* _Exercise goal_
Set down, without alteration, the lines from the one that contains "Among the objects" through the final line of the material below.

---------- Available data

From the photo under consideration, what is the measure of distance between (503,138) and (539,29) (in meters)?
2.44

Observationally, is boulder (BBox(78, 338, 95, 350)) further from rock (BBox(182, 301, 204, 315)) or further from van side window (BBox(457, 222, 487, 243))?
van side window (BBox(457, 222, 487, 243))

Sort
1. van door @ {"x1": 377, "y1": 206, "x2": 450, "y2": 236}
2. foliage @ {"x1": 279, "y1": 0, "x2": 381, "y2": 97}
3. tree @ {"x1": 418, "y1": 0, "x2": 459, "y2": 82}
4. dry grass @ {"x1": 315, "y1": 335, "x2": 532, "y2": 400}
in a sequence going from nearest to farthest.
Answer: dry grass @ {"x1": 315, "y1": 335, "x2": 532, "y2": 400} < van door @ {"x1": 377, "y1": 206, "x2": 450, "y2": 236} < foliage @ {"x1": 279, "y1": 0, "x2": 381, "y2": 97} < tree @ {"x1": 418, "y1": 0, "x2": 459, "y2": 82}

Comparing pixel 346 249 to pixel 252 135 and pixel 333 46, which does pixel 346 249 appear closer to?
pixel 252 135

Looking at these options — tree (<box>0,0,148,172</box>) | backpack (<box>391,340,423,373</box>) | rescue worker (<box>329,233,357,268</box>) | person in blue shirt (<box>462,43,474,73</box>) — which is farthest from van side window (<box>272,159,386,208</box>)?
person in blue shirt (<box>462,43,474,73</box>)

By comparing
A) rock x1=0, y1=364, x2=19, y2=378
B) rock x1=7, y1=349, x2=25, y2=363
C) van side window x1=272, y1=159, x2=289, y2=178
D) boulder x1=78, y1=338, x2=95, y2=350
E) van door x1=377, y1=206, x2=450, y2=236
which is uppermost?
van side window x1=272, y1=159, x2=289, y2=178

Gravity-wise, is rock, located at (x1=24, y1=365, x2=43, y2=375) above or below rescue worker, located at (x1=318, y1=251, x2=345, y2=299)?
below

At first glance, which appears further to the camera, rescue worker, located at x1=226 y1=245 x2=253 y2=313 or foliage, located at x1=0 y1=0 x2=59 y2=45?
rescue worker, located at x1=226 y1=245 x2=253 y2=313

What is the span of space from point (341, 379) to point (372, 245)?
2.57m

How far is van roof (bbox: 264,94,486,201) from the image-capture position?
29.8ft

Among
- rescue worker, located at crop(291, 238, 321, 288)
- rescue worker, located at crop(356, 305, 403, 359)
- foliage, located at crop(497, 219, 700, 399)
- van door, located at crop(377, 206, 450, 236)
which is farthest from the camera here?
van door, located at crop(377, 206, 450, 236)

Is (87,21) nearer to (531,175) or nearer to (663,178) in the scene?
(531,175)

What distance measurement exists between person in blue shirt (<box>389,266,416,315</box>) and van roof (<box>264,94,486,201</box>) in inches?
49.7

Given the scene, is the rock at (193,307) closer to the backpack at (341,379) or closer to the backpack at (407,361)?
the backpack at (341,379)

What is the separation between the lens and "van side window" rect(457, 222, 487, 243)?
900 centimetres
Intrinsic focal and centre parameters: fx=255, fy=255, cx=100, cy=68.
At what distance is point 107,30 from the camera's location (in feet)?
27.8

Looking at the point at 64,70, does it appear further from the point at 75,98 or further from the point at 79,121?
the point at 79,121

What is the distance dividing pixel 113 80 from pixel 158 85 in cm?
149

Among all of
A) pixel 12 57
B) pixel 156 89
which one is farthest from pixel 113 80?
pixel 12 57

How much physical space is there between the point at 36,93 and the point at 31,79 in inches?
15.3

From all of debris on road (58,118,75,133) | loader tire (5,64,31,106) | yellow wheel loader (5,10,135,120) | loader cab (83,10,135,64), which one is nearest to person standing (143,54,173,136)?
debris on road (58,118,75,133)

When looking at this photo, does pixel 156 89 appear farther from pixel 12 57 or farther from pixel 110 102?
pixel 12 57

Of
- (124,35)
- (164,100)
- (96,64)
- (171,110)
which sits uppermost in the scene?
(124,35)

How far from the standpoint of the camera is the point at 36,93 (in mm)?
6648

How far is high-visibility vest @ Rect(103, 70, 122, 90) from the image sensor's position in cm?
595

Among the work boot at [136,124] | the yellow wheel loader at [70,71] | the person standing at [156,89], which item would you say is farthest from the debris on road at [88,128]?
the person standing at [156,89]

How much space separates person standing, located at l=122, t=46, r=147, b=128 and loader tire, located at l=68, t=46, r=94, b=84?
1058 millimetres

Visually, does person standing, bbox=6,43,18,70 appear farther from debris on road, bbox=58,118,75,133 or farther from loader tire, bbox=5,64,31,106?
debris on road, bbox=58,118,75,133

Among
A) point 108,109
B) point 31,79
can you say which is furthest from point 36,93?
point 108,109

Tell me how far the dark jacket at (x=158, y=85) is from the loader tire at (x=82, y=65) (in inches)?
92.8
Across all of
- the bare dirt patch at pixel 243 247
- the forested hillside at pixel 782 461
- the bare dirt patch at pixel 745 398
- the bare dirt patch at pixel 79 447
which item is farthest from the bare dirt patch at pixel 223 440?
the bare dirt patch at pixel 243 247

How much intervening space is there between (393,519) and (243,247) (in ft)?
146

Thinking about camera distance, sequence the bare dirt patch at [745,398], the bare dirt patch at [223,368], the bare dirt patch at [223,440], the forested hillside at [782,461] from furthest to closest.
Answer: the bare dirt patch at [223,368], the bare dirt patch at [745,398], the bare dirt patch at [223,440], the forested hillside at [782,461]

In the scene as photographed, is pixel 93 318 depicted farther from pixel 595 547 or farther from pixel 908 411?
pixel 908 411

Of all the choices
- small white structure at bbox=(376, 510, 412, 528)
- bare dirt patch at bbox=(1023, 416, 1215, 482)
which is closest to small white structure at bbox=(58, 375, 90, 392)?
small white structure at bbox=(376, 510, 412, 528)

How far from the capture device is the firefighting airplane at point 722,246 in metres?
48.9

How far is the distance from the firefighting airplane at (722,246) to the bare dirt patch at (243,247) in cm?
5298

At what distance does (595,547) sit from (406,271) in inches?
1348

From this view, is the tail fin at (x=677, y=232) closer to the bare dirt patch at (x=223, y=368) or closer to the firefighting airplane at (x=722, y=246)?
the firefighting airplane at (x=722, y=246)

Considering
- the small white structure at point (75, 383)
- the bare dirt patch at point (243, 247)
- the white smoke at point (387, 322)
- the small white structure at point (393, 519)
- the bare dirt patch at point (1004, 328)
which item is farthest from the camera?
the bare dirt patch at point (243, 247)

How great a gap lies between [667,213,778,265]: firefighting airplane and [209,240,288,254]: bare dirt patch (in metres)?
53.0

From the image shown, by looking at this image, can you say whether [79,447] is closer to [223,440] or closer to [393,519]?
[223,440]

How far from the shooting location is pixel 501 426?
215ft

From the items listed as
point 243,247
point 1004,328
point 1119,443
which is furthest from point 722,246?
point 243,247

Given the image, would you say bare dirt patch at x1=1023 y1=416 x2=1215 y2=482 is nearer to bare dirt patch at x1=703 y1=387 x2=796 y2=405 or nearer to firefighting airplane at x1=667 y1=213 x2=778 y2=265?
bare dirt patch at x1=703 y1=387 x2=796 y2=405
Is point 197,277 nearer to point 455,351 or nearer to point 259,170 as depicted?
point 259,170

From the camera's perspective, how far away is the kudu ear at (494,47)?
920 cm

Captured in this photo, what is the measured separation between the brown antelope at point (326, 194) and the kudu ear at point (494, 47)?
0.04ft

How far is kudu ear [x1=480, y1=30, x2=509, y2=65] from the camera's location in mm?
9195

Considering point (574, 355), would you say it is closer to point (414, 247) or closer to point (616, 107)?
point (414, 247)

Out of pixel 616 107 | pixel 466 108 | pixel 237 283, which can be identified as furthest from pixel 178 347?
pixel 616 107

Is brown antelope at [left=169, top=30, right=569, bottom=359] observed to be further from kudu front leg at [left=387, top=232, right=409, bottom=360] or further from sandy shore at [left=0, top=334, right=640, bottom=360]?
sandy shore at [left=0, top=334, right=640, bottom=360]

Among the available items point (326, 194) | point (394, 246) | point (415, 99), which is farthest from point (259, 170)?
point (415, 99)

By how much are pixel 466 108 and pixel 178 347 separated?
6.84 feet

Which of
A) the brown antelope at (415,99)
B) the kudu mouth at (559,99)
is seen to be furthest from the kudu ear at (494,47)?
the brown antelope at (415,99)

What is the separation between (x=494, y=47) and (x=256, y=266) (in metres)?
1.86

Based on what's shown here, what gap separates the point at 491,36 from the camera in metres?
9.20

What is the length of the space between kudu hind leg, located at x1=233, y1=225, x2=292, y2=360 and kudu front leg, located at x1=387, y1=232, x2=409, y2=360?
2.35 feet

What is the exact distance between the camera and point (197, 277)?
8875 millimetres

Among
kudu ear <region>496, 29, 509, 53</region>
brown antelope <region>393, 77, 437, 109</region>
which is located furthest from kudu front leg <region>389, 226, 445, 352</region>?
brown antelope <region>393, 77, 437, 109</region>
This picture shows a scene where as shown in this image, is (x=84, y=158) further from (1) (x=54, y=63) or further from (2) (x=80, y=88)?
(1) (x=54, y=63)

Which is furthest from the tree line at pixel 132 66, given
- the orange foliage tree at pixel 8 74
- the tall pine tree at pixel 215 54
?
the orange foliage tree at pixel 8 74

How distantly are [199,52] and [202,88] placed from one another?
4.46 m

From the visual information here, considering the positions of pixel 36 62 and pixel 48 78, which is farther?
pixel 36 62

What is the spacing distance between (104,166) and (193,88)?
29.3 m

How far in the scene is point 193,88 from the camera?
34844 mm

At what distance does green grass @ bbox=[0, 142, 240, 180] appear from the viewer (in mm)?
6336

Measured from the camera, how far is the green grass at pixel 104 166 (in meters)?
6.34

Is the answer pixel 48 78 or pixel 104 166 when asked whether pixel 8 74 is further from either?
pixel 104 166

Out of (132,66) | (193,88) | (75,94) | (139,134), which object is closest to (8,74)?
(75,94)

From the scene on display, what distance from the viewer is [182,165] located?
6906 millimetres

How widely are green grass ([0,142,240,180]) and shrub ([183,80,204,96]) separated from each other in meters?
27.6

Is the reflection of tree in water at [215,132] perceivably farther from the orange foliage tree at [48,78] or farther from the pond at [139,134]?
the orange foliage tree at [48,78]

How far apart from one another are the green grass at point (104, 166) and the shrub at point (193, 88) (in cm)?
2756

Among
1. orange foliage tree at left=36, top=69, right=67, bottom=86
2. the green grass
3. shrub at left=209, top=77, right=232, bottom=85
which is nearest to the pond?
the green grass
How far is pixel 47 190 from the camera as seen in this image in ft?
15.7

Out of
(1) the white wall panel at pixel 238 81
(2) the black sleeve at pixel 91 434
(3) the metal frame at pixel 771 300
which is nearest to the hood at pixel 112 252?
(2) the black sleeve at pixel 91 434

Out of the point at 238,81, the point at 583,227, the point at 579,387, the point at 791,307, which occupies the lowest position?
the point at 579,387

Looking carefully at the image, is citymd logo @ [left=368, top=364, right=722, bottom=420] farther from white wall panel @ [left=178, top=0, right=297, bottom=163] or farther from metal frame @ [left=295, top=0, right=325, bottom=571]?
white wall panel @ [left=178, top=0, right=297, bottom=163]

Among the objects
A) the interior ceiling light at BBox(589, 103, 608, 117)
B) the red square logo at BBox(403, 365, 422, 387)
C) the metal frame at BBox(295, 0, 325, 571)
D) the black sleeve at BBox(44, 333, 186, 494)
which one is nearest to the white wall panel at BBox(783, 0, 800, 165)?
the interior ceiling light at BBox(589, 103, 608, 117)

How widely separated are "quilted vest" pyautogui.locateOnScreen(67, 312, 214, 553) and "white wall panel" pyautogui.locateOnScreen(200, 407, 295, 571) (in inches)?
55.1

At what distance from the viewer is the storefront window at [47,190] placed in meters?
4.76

--------------------

* _The solution_
Among the objects
A) the interior ceiling light at BBox(589, 103, 608, 117)
B) the red square logo at BBox(403, 365, 422, 387)
C) the metal frame at BBox(295, 0, 325, 571)
D) the black sleeve at BBox(44, 333, 186, 494)
which one is nearest to the white wall panel at BBox(783, 0, 800, 165)?
the interior ceiling light at BBox(589, 103, 608, 117)

How widely separated are "quilted vest" pyautogui.locateOnScreen(67, 312, 214, 553) and "white wall panel" pyautogui.locateOnScreen(200, 407, 295, 571) (in inches)?
55.1

At what distance from the viewer is the storefront window at [47,190] placed in meters?
4.76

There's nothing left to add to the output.